She’s not there yet but iron ore billionaire Gina Rinehart is on her way to being crowned the world’s first lithium queen.
Already ranked as Australia’s richest person with a fortune Forbes estimates at US$26 billion, Rinehart has plunged into lithium, a key metal in the batteries used to power electric vehicles.
A pair of daring stock market raids over the past two months expanded her stake in the lithium industry, while also forcing one takeover bid to be abandoned and another to be unsettled.
Snapping up a 19.9% stake in an emerging Australian lithium miner, Liontown Resources, forced U.S.-based Albemarle Corporation to drop its US$4.2 billion takeover offer, while buying a 15.4% interest in Azure Minerals has upset a move on that company by Chile’s lithium leader, Sociedad Quimica y Minera (SQM).
Those moves on the Australian stock market follow an earlier investment in Vulcan Energy Resources, which is developing a lithium and geothermal energy project in Germany’s Rhine Valley.
Funding From Iron Ore Profits
Funding for her lithium investments, which are believed to have cost US$1.5 billion so far, is coming from her iron ore interests which last financial year made the biggest contribution to a US$3.3 billion profit by her master company, Hancock Prospecting.
Another feature of her addition of lithium to a portfolio which already includes agricultural assets along with oil and gas, is that the bulk of lithium investments have been made as the price of the metal has been falling.
A glut of lithium, especially in China, has seen the price of material in its pre-battery form as lithium carbonate or lithium hydroxide fall by more than 70% over the past 12-months from around US$82,000 a tonne to US$22,000/t forcing some producers to withhold deliveries until prices improve.
The steep fall, which mirrors what happened in 2017, the last time lithium supply overpowered demand, has hit the share prices of most lithium exploration and mining companies as most investors trim their exposure.

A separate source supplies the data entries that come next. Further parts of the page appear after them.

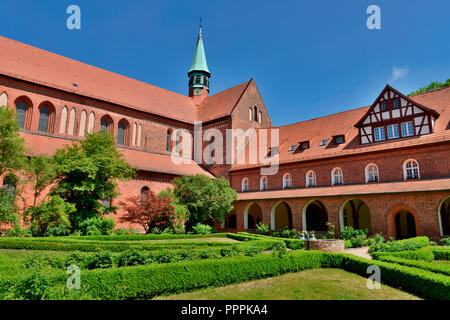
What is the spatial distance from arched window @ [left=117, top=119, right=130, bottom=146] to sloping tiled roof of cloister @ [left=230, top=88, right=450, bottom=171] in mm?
10975

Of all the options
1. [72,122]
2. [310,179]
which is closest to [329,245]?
[310,179]

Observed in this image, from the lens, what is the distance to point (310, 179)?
26.3 m

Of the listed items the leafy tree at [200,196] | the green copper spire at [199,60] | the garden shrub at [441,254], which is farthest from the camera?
the green copper spire at [199,60]

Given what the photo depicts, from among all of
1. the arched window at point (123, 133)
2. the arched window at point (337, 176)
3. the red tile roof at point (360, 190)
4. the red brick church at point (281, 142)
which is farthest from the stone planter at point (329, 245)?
the arched window at point (123, 133)

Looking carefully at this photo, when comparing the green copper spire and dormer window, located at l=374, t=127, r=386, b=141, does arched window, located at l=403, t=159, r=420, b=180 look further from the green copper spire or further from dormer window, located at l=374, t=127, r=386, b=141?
the green copper spire

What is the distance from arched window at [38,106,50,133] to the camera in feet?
85.3

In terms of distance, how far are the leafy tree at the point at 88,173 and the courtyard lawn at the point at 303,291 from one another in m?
14.9

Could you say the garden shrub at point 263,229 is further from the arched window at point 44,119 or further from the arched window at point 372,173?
the arched window at point 44,119

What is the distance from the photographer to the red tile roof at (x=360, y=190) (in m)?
18.9

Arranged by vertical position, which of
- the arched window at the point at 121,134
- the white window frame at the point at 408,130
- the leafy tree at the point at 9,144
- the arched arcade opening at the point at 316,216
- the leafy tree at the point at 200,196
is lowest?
the arched arcade opening at the point at 316,216

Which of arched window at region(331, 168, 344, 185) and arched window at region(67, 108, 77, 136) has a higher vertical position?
arched window at region(67, 108, 77, 136)

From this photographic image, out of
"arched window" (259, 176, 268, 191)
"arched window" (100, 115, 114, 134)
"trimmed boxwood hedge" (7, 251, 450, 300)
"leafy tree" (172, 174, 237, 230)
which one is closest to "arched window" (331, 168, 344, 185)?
"arched window" (259, 176, 268, 191)

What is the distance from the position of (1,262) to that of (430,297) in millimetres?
12930

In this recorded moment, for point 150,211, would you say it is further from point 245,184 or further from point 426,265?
point 426,265
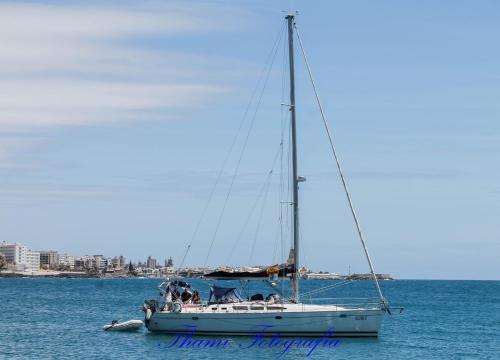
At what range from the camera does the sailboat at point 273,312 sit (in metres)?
54.9

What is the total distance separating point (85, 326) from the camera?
69812 mm

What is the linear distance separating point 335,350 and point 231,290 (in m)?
8.12

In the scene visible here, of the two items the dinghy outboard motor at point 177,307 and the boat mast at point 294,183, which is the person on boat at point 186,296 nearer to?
the dinghy outboard motor at point 177,307

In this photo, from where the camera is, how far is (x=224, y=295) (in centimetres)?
5816

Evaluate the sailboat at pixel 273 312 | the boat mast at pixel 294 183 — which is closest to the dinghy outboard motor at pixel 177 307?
the sailboat at pixel 273 312

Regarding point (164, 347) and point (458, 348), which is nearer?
point (164, 347)

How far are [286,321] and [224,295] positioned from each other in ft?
16.6

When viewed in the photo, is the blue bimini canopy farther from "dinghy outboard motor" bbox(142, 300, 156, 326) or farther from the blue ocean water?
"dinghy outboard motor" bbox(142, 300, 156, 326)

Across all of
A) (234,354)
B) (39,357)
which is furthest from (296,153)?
(39,357)

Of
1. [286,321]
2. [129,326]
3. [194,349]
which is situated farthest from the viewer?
[129,326]

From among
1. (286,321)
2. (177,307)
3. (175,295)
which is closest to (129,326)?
(175,295)

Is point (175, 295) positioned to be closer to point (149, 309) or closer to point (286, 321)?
point (149, 309)

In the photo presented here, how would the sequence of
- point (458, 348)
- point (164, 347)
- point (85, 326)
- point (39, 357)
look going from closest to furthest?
point (39, 357) < point (164, 347) < point (458, 348) < point (85, 326)

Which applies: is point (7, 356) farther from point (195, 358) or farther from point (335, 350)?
point (335, 350)
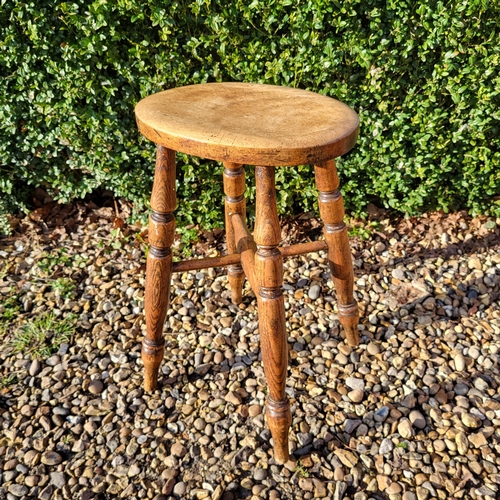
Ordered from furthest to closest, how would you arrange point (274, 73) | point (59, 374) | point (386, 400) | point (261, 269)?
point (274, 73) → point (59, 374) → point (386, 400) → point (261, 269)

Buy When Others Are Fearful
Not Rinehart, she is putting into practice the advice of legendary investor Warren Buffet who has said that one of his investing maxims is “to buy when others are fearful.”
The lithium business Rinehart appears to be creating will probably need fine-tuning because while she understands mining better than most thanks to the pioneering work of her late father, Lang Hancock, she will need to bring in processing expertise to capture the full value of the metal.
Albemarle, a chemical specialist, could provide that skill if it remains exposed to Liontown after dropping its takeover bid, as could SQM, which is building a processing business in Australia with a local partner, the diversified industrial company, Wesfarmers.
The Korean Connection
A third, and most likely lithium processing partner for Rinehart is Korea’s big steel and industrial materials company, Posco, which is already developing a business making lithium cathode material for batteries in the U.S. as well as investing in a lithium mine in Argentina and a new lithium processing plant in Korea.
Posco is also a shareholder in Rinehart’s most profitable business, the Roy Hill iron ore mine, along with shared ownership of the Senex gas business in eastern Australia.
Clear signals have been sent by Posco that it wants exposure to Australian lithium, including those in a statement issued after a visit in June to Australia by the company’s chairman, Choi Jeong-Woo, after signing a “strategic cooperation” agreement with Rinehart.
The agreement, in the form of a memorandum of understanding specified interest in lithium, nickel and copper, as well as advanced forms of value-added iron ore processing.
With Rinehart assembling lithium assets in the ground and Posco having the technical skills to produce battery grade lithium chemicals, a perfect Australia/Korea partnership could be forming.